This equilibrium of cultural hegemony assisted by Ranjit Singh's State and the consequent hegemonic position of the Sikh elites was disrupted with the annexation of Punjab by the East India Company. No particular religious community, including Sikhs, however, was subjected to discrimination or dispossession by the Company. Large agrarian tracts of eastern Punjab continued to be owned mainly by Sikh landlords; moreover, by virtue of racial profiling and the identification of Jat Sikhs as martial races, a large section of the Sikh peasantry was employed in the British India Army in disproportionately high numbers.Footnote 23

Nevertheless, the economic wellbeing of a major section of the Sikh community in colonial Punjab did not prove sufficient to substitute the loss of their privileged position within community relations. In comparison with their status of being a dominant community and erstwhile rulers of Punjab in the recent past, there transpired in the colonial present the sense of a relative decline among the remnants of Ranjit Singh's gentry and newly emerging urban middle class belonging to the Sikh community. This sense of a downfall was instrumental in fuelling those movements and intellectual currents which, operating in consonance with the categories and discourses of colonial knowledge production, rendered a standardised and homogenised identity profile of the Sikh community that was suitable for participation in the colonial public sphere and political arena.Footnote 24

The colonial State, its structures of governance, classificatory categories, discourses of knowledge and associated public sphere played a significant role, not in originating community-based assertions but, in designating new avenues and determining new modalities in which the previous struggles for power across cultural fault lines were to be carried out during the colonial times.Footnote 25 By the last quarter of the nineteenth century, battlefields ceased to be the terrain where elites of different sections of society, mounted on horsebacks, would settle their communities' claims to power. These claims were now increasingly negotiated in the newly established representative institutions of governance, such as local bodies and legislative councils which were characterised by separate electorates and the reservation of seats for religious communities. As the successive constitutional reforms in 1919 and 1935 broadened the scope of these representative institutions - by enlarging provincial legislative councils, investing them with partial autonomy, and extending their fiscal and administrative functions - the presence and participation in these semi-democratic avenues increasingly became one of the limited ways through which the native elites could project the proximity of their respective communities to State power.
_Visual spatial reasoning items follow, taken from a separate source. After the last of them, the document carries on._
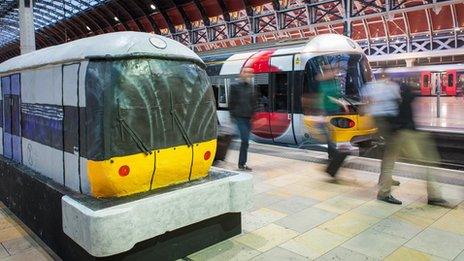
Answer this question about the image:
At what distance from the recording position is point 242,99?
6.93 metres

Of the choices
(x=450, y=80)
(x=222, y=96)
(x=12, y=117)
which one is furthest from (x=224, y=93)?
(x=450, y=80)

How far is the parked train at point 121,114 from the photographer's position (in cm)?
326

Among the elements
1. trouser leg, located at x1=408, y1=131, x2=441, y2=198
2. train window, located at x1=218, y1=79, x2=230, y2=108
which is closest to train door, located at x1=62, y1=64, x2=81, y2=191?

This fundamental change, where political arithmetic replaced armed struggle as the mode of claiming cultural power, proved detrimental to the communities with weaker numerical strength.Footnote 26

Sikhs constituted only about 14 per cent of the total population of colonial Punjab, but the number of seats reserved for them in the Punjab legislature represented c.19 per cent in the constitutional reforms of 1919 and 1935.Footnote 27 Clearly, the representation of Sikhs in the legislature was proportionately higher than their population; still, it was too little to have accorded them any decisive role in the provincial government, which was in stark contrast to their status in the body politic of pre-colonial Punjab.Footnote 28 Rather it was Muslim rural gentry who proved to be the biggest beneficiary of the introduction of elected bodies and a gradual devolution of power to the provincial level in the 1920s and 30s. Thanks to the patronage extended by Ranjit Singh and the British colonial State, big Muslim landlord families had owned large agrarian estates, particularly in Western Punjab, and were well entrenched in rural Punjabi society.Footnote 29 This class of traditional rural notables received the lion's share in the constitutional reforms of 1919 and 1935 wherein a majority of the seats in the provincial legislature were reserved for the rural electorates.Footnote 30 In the system of a property-based limited franchise, this class, organised under the banner of the Unionist party, emerged as a strong political force that dominated the representative institutions of the government and politics of the province for two successive decades.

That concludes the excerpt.